Admirando a silhueta dos antigos minaretes do topo da Torre Gálata, Denis, seu marido, confessa-se mais seguro na Turquia do que na Rússia, a terra natal, onde pouca gente usa máscara e o comércio está aberto como se nada estivesse acontecendo.
"A princípio estava meio chato porque os bares e restaurantes estavam fechados, mas agora achamos uns lugares que deixam a gente entrar, mesmo que do lado de fora pareçam estar vazios", conta ele. Os trabalhadores do setor tentaram aproveitar as oportunidades que a liberdade dos turistas representava.
À porta de um café, um homem fantasiado de sultão tentava atrair a clientela com a promessa de guloseimas fresquinhas e distanciamento social no salão. Um vendedor de sorvetes turco tradicional, famoso pelos malabarismos na hora de servir, deu um verdadeiro show, e uma loja de lembrancinhas abriu para um grupo de mulheres da África Ocidental que queria comprar café turco e bolsas de couro.
"Este ano está sendo uma exceção em todos os aspectos, principalmente para Istambul. Vamos ver se a decisão de se manter aberta para o turismo vai trazer mais visitantes. Acho que depende de quanto vão se sentir satisfeitos ao voltar para casa", diz o guia de turismo Cuneyt Uygur. A maioria dos turistas atualmente na cidade é de jovens aventureiros. Pode ser que acabem entediados ao ver tantas atrações fechadas.
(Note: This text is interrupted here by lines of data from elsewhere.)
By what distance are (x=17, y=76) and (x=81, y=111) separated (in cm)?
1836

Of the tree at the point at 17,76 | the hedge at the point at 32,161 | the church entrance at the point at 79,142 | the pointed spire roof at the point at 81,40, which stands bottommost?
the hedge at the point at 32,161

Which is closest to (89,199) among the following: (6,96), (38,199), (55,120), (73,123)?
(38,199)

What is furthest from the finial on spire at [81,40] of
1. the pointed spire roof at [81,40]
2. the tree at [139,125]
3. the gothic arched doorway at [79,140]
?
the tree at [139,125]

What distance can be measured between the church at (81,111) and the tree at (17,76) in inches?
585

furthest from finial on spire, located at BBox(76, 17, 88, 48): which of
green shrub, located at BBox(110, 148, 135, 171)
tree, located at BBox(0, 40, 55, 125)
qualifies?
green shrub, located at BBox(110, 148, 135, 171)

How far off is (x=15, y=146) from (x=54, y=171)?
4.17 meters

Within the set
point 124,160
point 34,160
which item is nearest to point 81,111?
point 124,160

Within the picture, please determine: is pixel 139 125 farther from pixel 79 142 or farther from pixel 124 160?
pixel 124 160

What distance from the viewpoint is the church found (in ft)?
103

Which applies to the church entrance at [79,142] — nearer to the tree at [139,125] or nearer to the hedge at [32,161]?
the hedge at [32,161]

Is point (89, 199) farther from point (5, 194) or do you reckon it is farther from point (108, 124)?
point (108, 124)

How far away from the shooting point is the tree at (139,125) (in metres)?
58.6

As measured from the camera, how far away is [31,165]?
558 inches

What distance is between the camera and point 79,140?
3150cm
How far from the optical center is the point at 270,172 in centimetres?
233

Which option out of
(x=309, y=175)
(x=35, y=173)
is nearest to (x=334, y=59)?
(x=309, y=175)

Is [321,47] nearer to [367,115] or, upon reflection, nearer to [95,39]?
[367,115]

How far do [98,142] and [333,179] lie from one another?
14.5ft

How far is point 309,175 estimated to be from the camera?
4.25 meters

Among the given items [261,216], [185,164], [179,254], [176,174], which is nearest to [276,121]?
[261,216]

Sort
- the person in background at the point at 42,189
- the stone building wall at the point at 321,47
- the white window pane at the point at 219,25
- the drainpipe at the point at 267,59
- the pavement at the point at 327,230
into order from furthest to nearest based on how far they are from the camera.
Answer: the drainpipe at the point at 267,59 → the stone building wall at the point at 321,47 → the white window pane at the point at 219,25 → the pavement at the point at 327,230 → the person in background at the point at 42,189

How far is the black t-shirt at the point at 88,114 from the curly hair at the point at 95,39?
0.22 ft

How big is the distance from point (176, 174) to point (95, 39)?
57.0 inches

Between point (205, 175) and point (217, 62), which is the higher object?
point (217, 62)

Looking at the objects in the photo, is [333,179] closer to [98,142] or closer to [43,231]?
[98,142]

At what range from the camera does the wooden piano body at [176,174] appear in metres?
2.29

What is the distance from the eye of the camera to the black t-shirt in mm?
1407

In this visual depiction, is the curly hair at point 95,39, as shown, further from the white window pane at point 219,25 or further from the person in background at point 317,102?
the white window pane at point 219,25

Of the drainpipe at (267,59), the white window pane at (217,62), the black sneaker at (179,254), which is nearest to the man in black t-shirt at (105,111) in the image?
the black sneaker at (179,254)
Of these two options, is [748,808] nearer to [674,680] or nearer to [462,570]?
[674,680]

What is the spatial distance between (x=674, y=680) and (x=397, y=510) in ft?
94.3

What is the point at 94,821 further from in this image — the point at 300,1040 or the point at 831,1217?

Na manhã da última segunda (21), o comércio teve permissão para funcionar, com os cafés e restaurantes oferecendo serviço de delivery. "Não são férias comuns, mas é muito bom poder zanzar pela cidade com tão pouca gente por aí, sentar ao sol e beliscar alguma coisa, tomar uma cerveja", diz Mandy Miller, estudante londrina de 26 anos que passaria uma semana na Turquia com o namorado sem ter dito nada à família e aos amigos.
"Está todo mundo histérico com esse vírus, mas a maioria das pessoas que pega fica bem. O negócio é ter coragem e procurar viver na maior normalidade possível. Todo lugar deveria ser assim, liberdade e tranquilidade. Londres está tão deprimente", comenta enquanto dá o restinho de seu kebab de frango para um cachorro de rua e um grupo de turistas se amontoa atrás dela para fazer selfies na frente da mesquita Ortakoy.
Embora alguns turcos tenham aprovado o sistema de confinamento diferenciado, alegando que era bom para a economia, outros acharam impróprio ter turistas zanzando pela cidade enquanto os moradores sofriam as consequências da segunda onda da Covid-19.
"Fico feliz porque os estrangeiros gostam de visitar meu país, mas com os hospitais lotados e tanta gente morrendo talvez não seja hora para ser aventureiro", comenta Tulin Polat, de 26 anos, que perdeu o emprego de garçonete por causa do novo confinamento. "Aceitar turistas sem exigir a realização de exames só piora a situação. Mandam a gente ficar em casa, mas eles podem sair por aí, ou seja, basicamente estamos lhes dando permissão de espalhar o vírus".